After back-to-back films in the franchise that could easily be classified as bad*, Tom Cruise & Co. enlisted Brad Bird from the Pixar stable of directors. Despite the fact that he was stepping out of the world of the animated film for the first time, Bird succeeded in righting the ship.
*I suppose M:I:II could have been all right if one had never seen Alfred Hitchcock's Notorious, from which the entire plot is essentially stolen...
Now, if you have seen any of the other Mission: Impossible films, you know what you're getting. The one thing that is consistent throughout is that the films send the team down a path with unpredictable twists and turns in which information (at least from the standpoint of the audience) is often doled out after an event to clarify what has passed. It is an effective means of keeping the audience on edge but is, on the basest of levels, manipulative.
While Ghost Protocol does not break the chain of manipulation, it is more interesting along the way.
I could prattle on about various plot points but doing so wouldn't be of much use. Ethan Hunt (Cruise) and Benji Dunn (Simon Pegg) are back with Agents Jane Carter (Paula Patton) and William Brandt (Jeremy Renner), and they're off doing their crazy-ass shit. Luckily this one culls all the unintelligible/uninteresting nonsense from the previous installments, treating the viewer to a relatively taut 133 minute action flick.

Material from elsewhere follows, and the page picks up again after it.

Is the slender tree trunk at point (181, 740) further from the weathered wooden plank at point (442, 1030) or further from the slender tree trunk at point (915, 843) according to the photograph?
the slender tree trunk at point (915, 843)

The high point of the film is the absolutely insane scene on the Burj Khalifa in Dubai. The sequence is one of the most affective action scenes in recent memory. Having not even seen it on IMAX, it is intensely nerve wracking and actually induces physical discomfort while watching it while no blood is shed. The fact that Cruise does these stunts himself is nuts. There are other action sequences of note, particularly the one that pits Cruise against the team's nemesis in the film Kurt Hendricks (Michael Nyqvist) in that vending machine cylindrical parking tower in Mumbai, but the Burj Khalifa scene is exhilarating.
It's so exhilarating in fact that by the end of the film and the lifting of nearly all emotional weight that had been carried throughout the first two hours of the film in one fell swoop you don't even care that you spent that much time worrying about something that didn't matter. That's certainly a credit to the film. It's been nearly a week since I saw it, and I'm still pretty goddamned enamored with that balls to the wall scene on the side of the world's tallest building.